In Iringole sacred grove, Ascomycota is the most abundant phyla followed by Mortierellomycota (1.7%), Basidiomycota (0.6%), Chytridiomycota (0.2%), and Rozellomycota. These phyla were subdivided into 12 classes, 22 orders, 42 families, 53 genera, and 56 species. In Kollakal Thapovanam, Ascomycota is followed by Basidiomycota (2%), Mortierellomycota (0.4%), Rozellomycota (0.3%) and Chytridiomycota (0.01%). These phyla were subdivided into 17 classes, 33 orders, 60 families, 81 genera, and 88 species.

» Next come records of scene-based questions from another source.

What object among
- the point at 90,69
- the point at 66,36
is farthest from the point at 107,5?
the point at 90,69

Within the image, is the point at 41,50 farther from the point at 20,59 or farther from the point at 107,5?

In Poyilkavu, Ascomycota is the dominant phyla followed by Basidiomycota (3%), Mortierellomycota (0.5%), Rozellomycota (0.04%) and Chytridiomycota (0.02%). These phyla were subdivided into 15 classes, 29 orders, 50 families, 69 genera, and 67 species. Taxonomically unresolved sequences were grouped under unidentified Class, Family, Order, Genera, and Species.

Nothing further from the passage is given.